• **What this task involves**
Please identify every line in the entries below that contains the word "would", and copy each of those lines in full.

• **Data for the task**
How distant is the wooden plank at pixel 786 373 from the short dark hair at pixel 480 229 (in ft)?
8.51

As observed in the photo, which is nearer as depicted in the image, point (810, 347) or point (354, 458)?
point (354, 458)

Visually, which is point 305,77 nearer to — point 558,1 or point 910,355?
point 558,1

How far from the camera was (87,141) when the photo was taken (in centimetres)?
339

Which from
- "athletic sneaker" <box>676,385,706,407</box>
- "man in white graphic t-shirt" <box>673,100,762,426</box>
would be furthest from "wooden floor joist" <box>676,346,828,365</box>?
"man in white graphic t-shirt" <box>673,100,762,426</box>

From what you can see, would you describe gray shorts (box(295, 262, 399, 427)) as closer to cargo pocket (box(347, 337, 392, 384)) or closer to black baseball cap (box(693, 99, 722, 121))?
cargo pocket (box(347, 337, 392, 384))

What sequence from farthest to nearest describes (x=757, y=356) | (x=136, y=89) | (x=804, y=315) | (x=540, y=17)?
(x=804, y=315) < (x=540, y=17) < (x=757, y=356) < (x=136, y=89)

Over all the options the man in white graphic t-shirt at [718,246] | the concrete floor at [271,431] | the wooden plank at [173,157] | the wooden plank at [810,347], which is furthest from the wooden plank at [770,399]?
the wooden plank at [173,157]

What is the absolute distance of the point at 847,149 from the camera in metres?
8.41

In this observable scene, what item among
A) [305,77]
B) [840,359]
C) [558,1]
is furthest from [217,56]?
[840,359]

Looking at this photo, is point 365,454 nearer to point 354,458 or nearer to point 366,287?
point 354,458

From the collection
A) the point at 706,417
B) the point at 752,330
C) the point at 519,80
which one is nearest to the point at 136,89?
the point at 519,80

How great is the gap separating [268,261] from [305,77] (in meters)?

==

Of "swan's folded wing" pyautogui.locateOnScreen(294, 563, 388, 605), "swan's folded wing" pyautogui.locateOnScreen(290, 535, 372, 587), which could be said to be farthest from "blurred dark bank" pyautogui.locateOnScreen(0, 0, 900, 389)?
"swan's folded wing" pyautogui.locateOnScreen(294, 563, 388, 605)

• **Result**
would be furthest from "wooden floor joist" <box>676,346,828,365</box>?
From what you can see, would you describe gray shorts (box(295, 262, 399, 427)) as closer to cargo pocket (box(347, 337, 392, 384)) or closer to black baseball cap (box(693, 99, 722, 121))?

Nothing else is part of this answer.